=== WORK TO COMPLETE ===
Beginning with the line that has "white and purple petaled flower photo", reproduce each remaining line of the data exactly, down to and including the last.

=== DATASET EXCERPT ===
BEGIN
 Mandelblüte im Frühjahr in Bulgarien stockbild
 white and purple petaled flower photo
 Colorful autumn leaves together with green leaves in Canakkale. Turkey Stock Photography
END
=== YOUR RESPONSE ===
 white and purple petaled flower photo
 Colorful autumn leaves together with green leaves in Canakkale. Turkey Stock Photography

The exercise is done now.